HRSA and AAP Award Healthy Tomorrows Partnership for Children Program Grant to Prevent Blindness America, Children’s Vision Massachusetts Coalition for Sight-Saving Project
– Funds will support the new “Healthy Eyes Healthy Futures Massachusetts” Project –
CHICAGO (Sept. 17, 2013)– Prevent Blindness America, the nation’s oldest non-profit eye health and safety organization, and the Children’s Vision Massachusetts coalition, are pleased to announce that they have been awarded a five-year grant totaling $235,000 from the Health Resources and Services Administration (HRSA) Healthy Tomorrows Partnership for Children Program to support children’s vision programming. The Healthy Tomorrows Partnership for Children Program is a collaborative effort between the American Academy of Pediatrics and the Maternal Child Health Bureau that distributes grants to promote community planning and problem solving at the local level.
Vision impairments are common conditions among young children, affecting 5 to 10 percent of all preschool-aged children.[i] In fact, only one in six children in the United States has ever received eye care services before their sixth birthday, according to the Centers for Disease Control and Prevention. If not detected and treated early, vision impairment could affect all aspects of life, negatively impacting a child’s ability to learn, athletic performance, and self-esteem. A leading preschool vision screening study notes that vision screening is critical to the welfare of our children and can have an impact not only on vision and eye health but also on social development and productivity.[ii]
To address this need, the groups will use the Healthy Tomorrows Partnership for Children Program grant to fund the “Healthy Eyes Healthy Futures Massachusetts” project. The goal of the collaborative effort is to identify and address vision problems in young children that may lead to developmental delay. In addition, the groups aim to elevate the role of vision health in existing developmental assessment and parent education efforts, specifically in the communities of Boston and Springfield, Mass.

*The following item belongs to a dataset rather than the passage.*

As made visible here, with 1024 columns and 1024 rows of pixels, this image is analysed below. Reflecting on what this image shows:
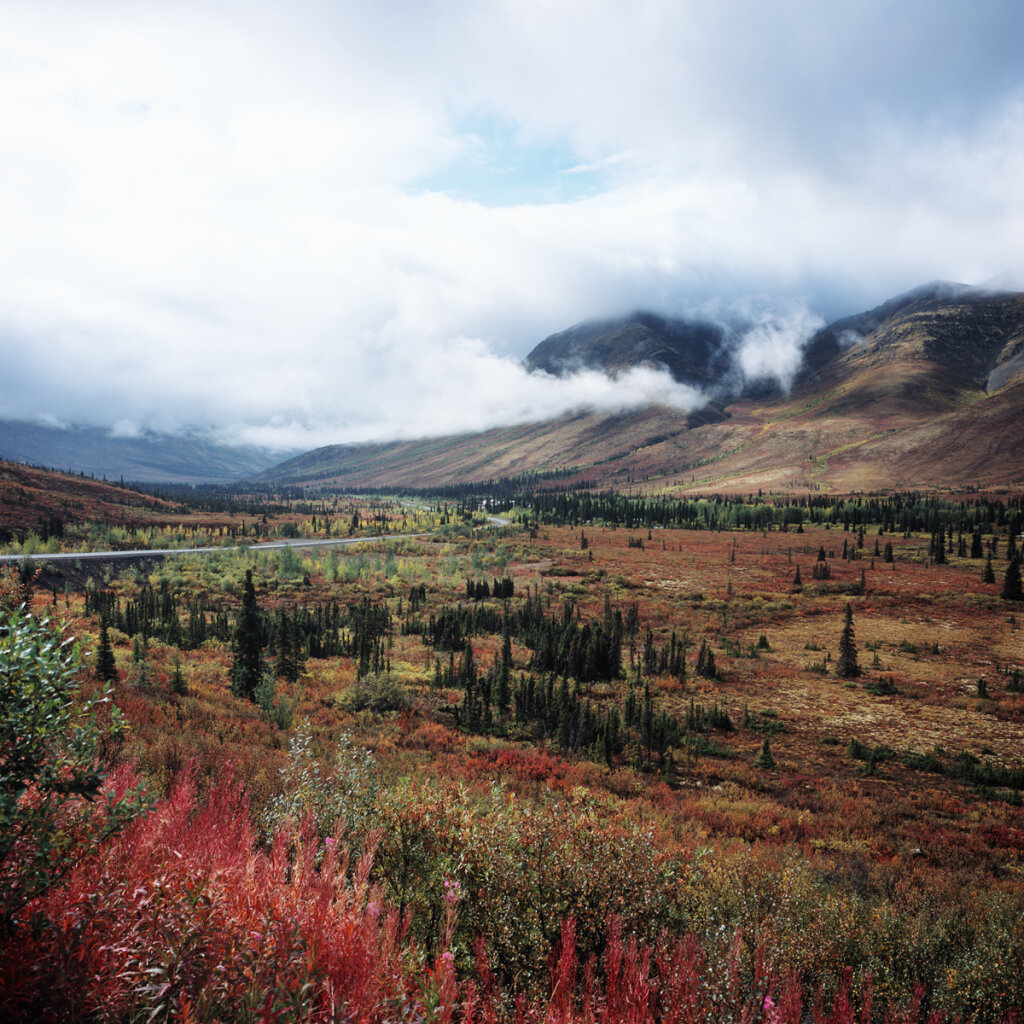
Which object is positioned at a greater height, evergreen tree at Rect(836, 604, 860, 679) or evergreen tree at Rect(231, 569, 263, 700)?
evergreen tree at Rect(231, 569, 263, 700)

As part of Healthy Eyes Healthy Futures Massachusetts, Prevent Blindness America and the Children’s Vision Massachusetts Coalition have outlined the steps that will be taken to complete the program, including:
- Convene a committee to review current developmental assessment tools and identify questions, procedures, and guidance for the integration of new vision questions.
- Develop messaging to be integrated into Reach Out and Read programs to help parents of all cultures better understand vision development, and the importance of assessing vision and correcting vision conditions to prepare young children for reading/school readiness.
- Work with the Massachusetts Departments of Public Health and Early Education and Care to develop messaging and identify resources that can be used to create a network of early education and school health professionals to support healthy eye development and care in high-risk young children.
“We want to thank HRSA and the AAP for their substantial support of our sight-saving programs and hope these new projects will help us better serve our communities. We hope this new pilot program will serve as model to help us work towards eliminating preventable blindness across the country,” said Hugh R. Parry, president and CEO of Prevent Blindness America.
For more information on the Healthy Eyes Healthy Futures Massachusetts program, general children’s eye health or Prevent Blindness America, please call 1-800-331-2020.
[i] Calonge N. Screening for visual impairment in children younger than age 5 years: Recommendation statement. Ann Fam Med. 2004;2:263-266.
ii Hartmann EE, Bradford GE, Chaplin PK, Johnson T, Kemper AR, Kim S, Marsh-Tootle W; Project universal preschool vision screening: a demonstration project. Pediatrics. 2006;117:226-237.